This makes me happy that I can have a do-over with the wisdom I that I have gained thus far.
Instead of being depressed about what my friend said, I am going to use it as a reminder to look for the very best after all that is what I deserve.
Just had to share....
Re: What other's sees in my relationship...
That's interesting. Some people are very intuitive. The good thing about going through something like that is that it hones YOUR intuition as well. I think that's why I've become so picky. I have this sense I get about someone even before we're really in any sort of relationship.
It's also interesting when you see things about other's relationships. There are several people in my life who are either married or getting married that I do not see good things happening for. All I can do is hope that they figure things out in their own way. Everyone has to go through it at some point in time.
When I changed my relationship back to single on FB, someone who attended my wedding sent me a PM and said,
"You know, I remember your wedding day and this overwhelming feeling of something not being right.

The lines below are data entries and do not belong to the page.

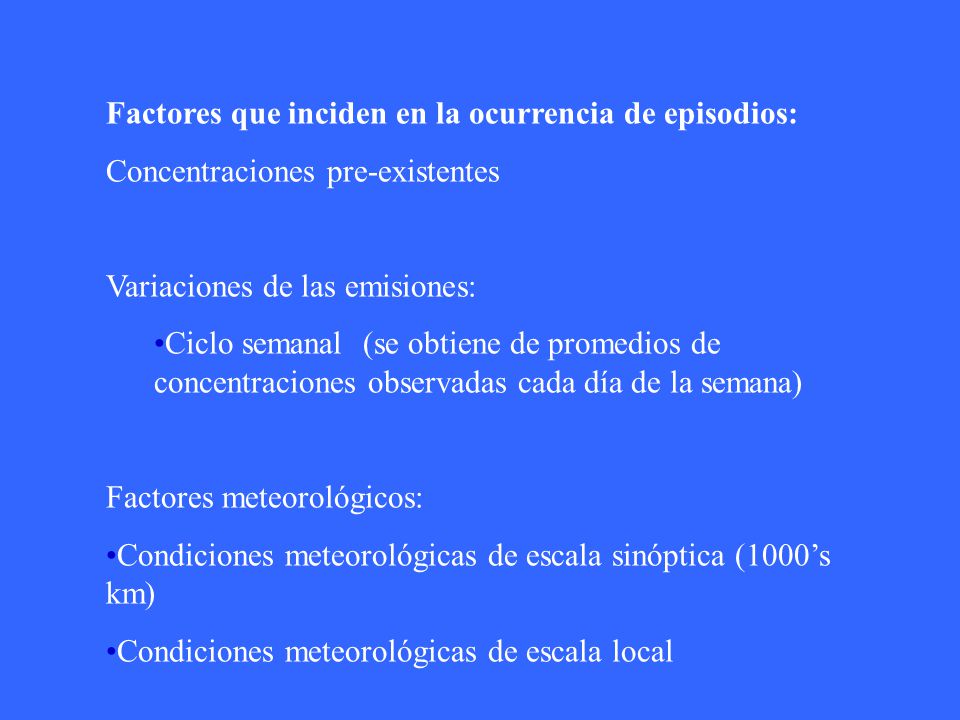 Factores que inciden en la ocurrencia de episodios:

Concentraciones pre-existentes

Variaciones de las emisiones:

•Ciclo semanal (se obtiene de promedios de concentraciones observadas cada día de la semana)

Factores meteorológicos:

•Condiciones meteorológicas de escala sinóptica (1000’s km)

•Condiciones meteorológicas de escala local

I remember even asking you if you are sure about this. Next time don't ignore my bad feelings, okay? [
I could tell that day you weren't sure, but there's nothing else I could have said, it was in your eyes. Being young is full of experiences and some lessons are harder to learn than others. I know one thing for sure though, this experience will make it easier for you to realize the "bad eggs". Love you!"

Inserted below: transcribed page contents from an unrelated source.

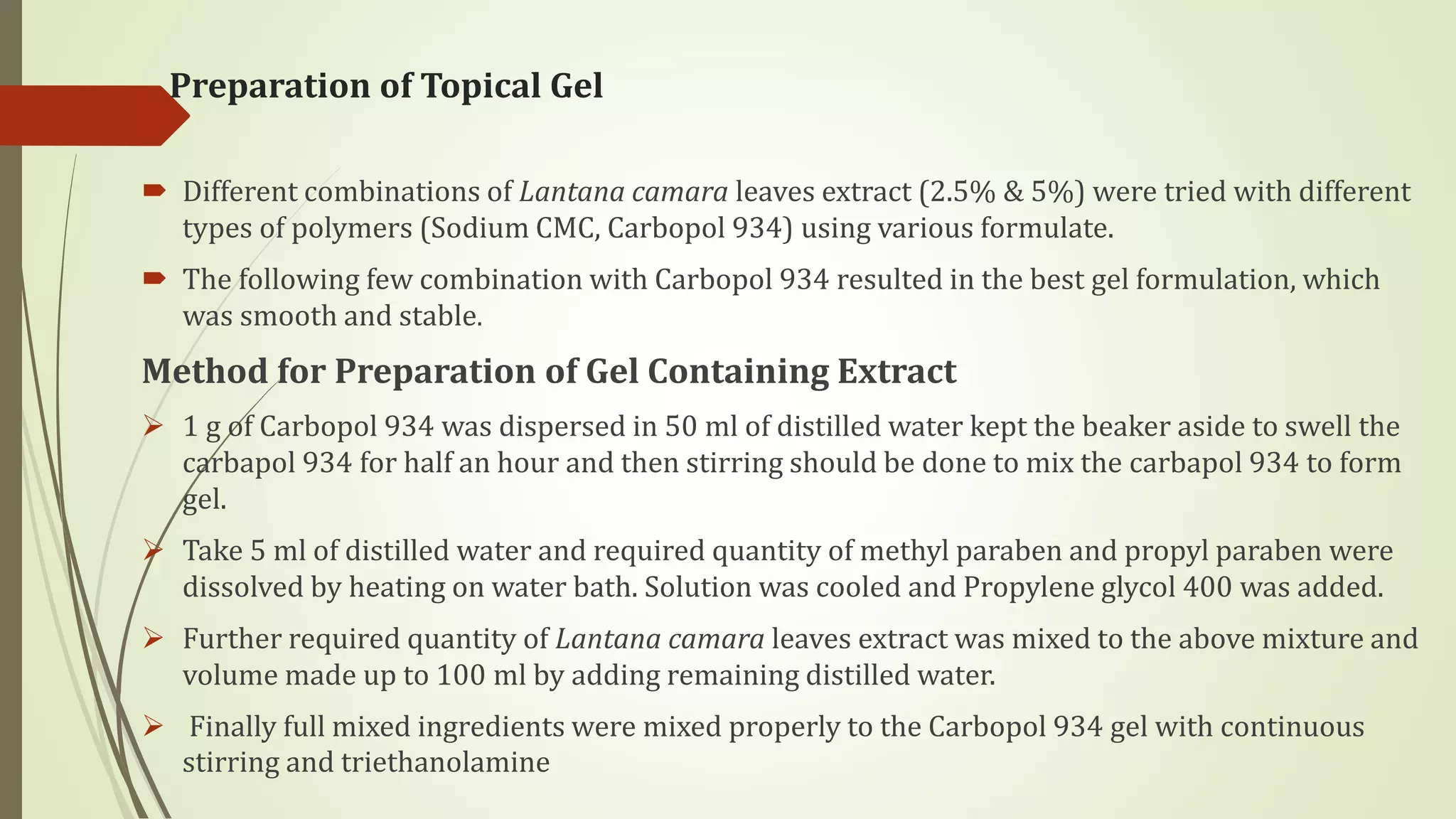 Preparation of Topical Gel

Different combinations of Lantana camara leaves extract (2.5% & 5%) were tried with different types of polymers (Sodium CMC, Carbopol 934) using various formulate.

The following few combination with Carbopol 934 resulted in the best gel formulation, which was smooth and stable.

Method for Preparation of Gel Containing Extract

1 g of Carbopol 934 was dispersed in 50 ml of distilled water kept the beaker aside to swell the carbapol 934 for half an hour and then stirring should be done to mix the carbapol 934 to form gel.

Take 5 ml of distilled water and required quantity of methyl paraben and propyl paraben were dissolved by heating on water bath. Solution was cooled and Propylene glycol 400 was added.

Further required quantity of Lantana camara leaves extract was mixed to the above mixture and volume made up to 100 ml by adding remaining distilled water.

Finally full mixed ingredients were mixed properly to the Carbopol 934 gel with continuous stirring and triethanolamine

It defnintely made me realize the need to be honest about a relationship. Before I let my feelings take over.
DS is my miracle baby because it wasn't until I had him I had my taste of love and what that feels like.
(I dd's the rest of my response in this post because it was just way too personal and I felt more akward after posting it)
I also find this interesting. I recall in the beginning of the end (the legal process anyway) thinking 1) Why didn't anyone say anything?! and 2) Why is everyone so darn surprised?
I don't really think of it that way too much anymore. I am trying to get over the why didn't I see it thing now when I think of things and am focusing on forgiveness including myself in that right now.
Thank you for sharing!
You are far from "messed up in the head"! I think you are like pretty much everybody, you are a good person who sees the good in people, your XH included (well at least at the time). Thing is this isn't exclusive to romantic relationships...I think it applies to pretty much any relationship. I know I had a friendship with someone who thrived on drama and while we were friends I couldn't really see how damaging it was. After a blow out, where I stood my ground and said "I'm done", I finally saw how chaotic it was to be friends with her and how freeing it was to be done with that relationship.
Anyway, my point is that you are doing a fabulous job of taking care of yourself and your LO and I know you'll find someone that is amazing when you're ready!!